La start-up belge CareSquare utilise elle aussi la tablette, mais dans le but de favoriser le maintien à domicile des personnes âgées. Sébastien Rousseaux, son fondateur, explique avoir observé sa grand-mère lorsqu'elle utilisait une tablette. Si l'utilisation s'avérait plus simple comparé au PC, il a remarqué que l'interface devait encore être simplifiée. Il a eu l'idée d'une tablette rassemblant uniquement les fonctions essentielles comme : webcam, messagerie, agenda, partage de photos, afin d'éviter l'isolement.
Mais ça n'est pas tout. L'outil sert aussi au suivi médical à distance pour certaines pathologies comme le diabète, l'hypertension ou les maladies pulmonaires. Le tout grâce à une liaison Bluetooth entre la tablette et les différents appareils médicaux.
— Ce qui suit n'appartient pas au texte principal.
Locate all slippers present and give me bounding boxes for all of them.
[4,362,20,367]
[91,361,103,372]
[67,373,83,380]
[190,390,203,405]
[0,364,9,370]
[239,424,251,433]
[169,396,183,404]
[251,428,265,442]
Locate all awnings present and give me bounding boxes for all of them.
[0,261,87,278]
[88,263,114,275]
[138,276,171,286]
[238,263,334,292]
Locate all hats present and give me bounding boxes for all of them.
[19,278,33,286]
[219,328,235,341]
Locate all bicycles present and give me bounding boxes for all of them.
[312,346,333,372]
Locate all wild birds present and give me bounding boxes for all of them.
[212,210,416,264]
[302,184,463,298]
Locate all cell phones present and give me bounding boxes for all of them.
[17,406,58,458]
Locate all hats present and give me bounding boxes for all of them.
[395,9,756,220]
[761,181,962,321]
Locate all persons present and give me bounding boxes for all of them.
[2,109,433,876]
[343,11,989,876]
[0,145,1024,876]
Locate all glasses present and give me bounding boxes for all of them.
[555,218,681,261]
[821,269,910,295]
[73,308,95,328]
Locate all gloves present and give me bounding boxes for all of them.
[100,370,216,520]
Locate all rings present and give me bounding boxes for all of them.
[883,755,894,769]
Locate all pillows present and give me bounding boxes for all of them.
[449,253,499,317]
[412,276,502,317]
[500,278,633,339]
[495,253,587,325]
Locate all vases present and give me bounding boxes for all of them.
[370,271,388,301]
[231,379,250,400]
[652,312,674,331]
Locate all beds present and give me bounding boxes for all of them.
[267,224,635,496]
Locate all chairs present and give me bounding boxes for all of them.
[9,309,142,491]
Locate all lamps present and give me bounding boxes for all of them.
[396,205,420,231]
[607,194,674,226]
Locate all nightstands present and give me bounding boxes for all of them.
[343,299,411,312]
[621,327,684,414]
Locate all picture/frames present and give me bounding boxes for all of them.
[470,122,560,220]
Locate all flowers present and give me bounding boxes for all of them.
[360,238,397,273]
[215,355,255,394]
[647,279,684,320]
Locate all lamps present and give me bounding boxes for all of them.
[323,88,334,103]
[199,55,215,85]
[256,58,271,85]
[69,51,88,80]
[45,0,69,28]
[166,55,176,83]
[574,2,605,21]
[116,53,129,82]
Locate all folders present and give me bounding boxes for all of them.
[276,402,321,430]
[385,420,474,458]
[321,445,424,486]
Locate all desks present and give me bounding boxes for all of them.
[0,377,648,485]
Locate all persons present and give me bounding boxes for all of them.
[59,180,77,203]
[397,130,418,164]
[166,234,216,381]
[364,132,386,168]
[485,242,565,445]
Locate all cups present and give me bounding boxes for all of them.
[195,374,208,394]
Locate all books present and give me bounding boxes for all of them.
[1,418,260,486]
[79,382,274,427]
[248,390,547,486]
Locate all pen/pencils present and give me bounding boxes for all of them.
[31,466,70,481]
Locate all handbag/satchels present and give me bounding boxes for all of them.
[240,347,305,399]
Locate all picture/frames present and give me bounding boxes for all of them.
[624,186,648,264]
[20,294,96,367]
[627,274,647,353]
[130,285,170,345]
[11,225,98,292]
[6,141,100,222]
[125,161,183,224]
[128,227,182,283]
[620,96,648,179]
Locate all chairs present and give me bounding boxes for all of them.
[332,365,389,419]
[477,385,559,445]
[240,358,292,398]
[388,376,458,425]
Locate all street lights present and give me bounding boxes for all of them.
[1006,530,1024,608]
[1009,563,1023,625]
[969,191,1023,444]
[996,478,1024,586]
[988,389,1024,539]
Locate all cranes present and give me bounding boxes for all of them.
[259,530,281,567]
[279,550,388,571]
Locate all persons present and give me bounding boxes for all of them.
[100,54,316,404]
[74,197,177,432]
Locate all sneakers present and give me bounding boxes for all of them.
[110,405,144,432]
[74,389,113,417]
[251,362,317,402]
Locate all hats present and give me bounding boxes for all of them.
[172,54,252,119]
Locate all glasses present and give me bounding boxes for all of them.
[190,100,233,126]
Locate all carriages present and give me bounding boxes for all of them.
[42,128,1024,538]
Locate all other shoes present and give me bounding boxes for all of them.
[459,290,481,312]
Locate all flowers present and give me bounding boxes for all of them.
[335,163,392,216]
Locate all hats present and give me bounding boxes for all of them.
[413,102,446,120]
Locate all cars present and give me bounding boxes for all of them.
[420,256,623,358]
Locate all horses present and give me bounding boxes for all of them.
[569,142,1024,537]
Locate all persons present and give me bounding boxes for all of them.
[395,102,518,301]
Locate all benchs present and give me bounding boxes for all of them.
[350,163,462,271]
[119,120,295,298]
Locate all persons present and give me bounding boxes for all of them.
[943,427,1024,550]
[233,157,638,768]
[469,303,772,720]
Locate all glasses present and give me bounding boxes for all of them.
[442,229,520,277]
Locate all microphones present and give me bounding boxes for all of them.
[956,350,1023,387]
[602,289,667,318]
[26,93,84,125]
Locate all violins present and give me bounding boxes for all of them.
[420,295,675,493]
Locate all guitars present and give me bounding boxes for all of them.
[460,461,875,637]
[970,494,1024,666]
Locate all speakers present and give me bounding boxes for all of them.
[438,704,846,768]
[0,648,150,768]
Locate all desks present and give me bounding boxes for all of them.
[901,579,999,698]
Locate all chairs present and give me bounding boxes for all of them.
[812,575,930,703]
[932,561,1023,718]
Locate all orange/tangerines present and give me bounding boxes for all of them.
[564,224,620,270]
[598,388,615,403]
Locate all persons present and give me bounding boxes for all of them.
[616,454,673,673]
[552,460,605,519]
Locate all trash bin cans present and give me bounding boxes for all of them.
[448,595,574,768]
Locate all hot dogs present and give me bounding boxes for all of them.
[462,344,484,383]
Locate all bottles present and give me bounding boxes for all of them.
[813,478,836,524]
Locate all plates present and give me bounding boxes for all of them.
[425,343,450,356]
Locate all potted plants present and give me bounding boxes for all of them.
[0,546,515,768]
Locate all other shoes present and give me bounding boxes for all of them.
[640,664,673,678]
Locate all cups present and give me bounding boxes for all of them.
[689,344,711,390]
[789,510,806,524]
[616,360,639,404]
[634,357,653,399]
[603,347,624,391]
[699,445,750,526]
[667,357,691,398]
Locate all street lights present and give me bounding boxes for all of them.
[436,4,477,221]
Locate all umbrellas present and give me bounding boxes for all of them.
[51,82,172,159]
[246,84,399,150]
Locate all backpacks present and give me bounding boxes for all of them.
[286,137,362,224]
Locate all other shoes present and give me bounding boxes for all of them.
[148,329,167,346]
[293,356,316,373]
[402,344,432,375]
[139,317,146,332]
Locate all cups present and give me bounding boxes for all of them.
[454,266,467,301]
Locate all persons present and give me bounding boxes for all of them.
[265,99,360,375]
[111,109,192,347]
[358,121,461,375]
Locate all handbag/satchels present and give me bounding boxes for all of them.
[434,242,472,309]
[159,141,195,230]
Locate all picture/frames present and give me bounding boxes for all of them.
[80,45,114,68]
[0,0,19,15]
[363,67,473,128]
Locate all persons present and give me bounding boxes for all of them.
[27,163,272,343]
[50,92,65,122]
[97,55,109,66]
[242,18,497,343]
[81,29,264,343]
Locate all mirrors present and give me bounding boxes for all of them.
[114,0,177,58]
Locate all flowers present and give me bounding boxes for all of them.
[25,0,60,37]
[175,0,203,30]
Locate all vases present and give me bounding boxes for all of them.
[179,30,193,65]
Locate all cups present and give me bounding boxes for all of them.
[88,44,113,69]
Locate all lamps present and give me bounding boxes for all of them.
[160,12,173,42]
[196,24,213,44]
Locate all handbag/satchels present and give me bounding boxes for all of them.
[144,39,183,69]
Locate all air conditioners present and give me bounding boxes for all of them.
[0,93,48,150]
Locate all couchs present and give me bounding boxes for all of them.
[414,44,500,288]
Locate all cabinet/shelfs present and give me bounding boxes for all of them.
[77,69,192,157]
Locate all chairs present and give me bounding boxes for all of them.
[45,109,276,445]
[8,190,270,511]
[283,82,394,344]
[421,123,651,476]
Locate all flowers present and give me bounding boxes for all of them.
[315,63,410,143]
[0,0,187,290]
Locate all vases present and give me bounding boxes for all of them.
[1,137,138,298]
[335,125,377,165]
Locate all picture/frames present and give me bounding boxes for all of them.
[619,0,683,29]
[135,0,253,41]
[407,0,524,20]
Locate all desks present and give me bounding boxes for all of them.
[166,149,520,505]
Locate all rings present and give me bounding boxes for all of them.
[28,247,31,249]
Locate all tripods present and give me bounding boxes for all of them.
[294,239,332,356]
Julien Lévy a poursuivi sa présentation en évoquant ce qu'il appelle la « crowd opinion », soit l'ensemble des avis des internautes, ou de son réseau. Par exemple, C&A propose aux clients de voter en ligne pour un produit, cette information est ensuite transmise sur le point de vente sur le cintre. Une application jugée « bienveillante », elle aussi, par l'orateur. Convaincu que « la technologie est là pour votre bien », Julien Lévy indique qu'elle peut induire une surveillance, mais positive - si elle est consentie.
Il y a aussi le « cloud cop », qui surveille. Afin de « sécuriser l'individu », Fight Back utilise l'ubiquité du smartphone pour alerter cinq proches de son réseau sur différents canaux via une simple pression sur un bouton (après avoir lancé l'application) en cas d'incident. Dans la même veine, Twitcident est parti du constat que Twitter était fréquemment sollicité en cas de problème. Mais que cet usage générait beaucoup de bruit duquel il était difficile d'extraire les bonnes informations. Cette application permet le retraitement des tweets en enlevant le bruit pour donner de l'intelligence à cette surveillance, pour les secours par exemple.
A des fins marketing cette fois, et tout le monde ne sera pas aussi enthousiaste que Julien Lévy, à commencer probablement par la Cnil, des solutions telles que NeoFace - au Japon - sont capables de filmer une foule et d'identifier l'âge approximatif, le sexe, et si la personne est déjà venue dans une enseigne. Lorsqu'on passe en caisse, le système devient alors capable d'affiner l'identification. FaceDeals filme quant à lui tous les gens entrant dans un magasin, fait le lien avec Facebook, et lorsque l'image captée correspond à un profil, l'individu reçoit, avec son accord, des offres commerciales.
Côté ressources humaines, PayRoll Hero analyse l'expression faciale des salariés pour déterminer s'ils sont heureux, s'ils s'ennuient, ou s'ils sont épanouis... L'application peut servir à identifier les salariés qui auraient besoin d'aide afin d'agir en conséquence, mais on imagine aussi quels pourraient en être les usages détournés.
Si la tendance de l'e-santé génère à l'évidence des projets capables de démocratiser par exemple certaines pratiques médicales auprès de populations qui n'y ont pas accès, les évolutions relatées ne sont pas toutes aussi enthousiasmantes pour l'individu dès lors que l'on s'aventure sur le terrain du webmarketing. Le débat autour de la protection de la vie privée et des données personnelles n'est pas près de se tarir.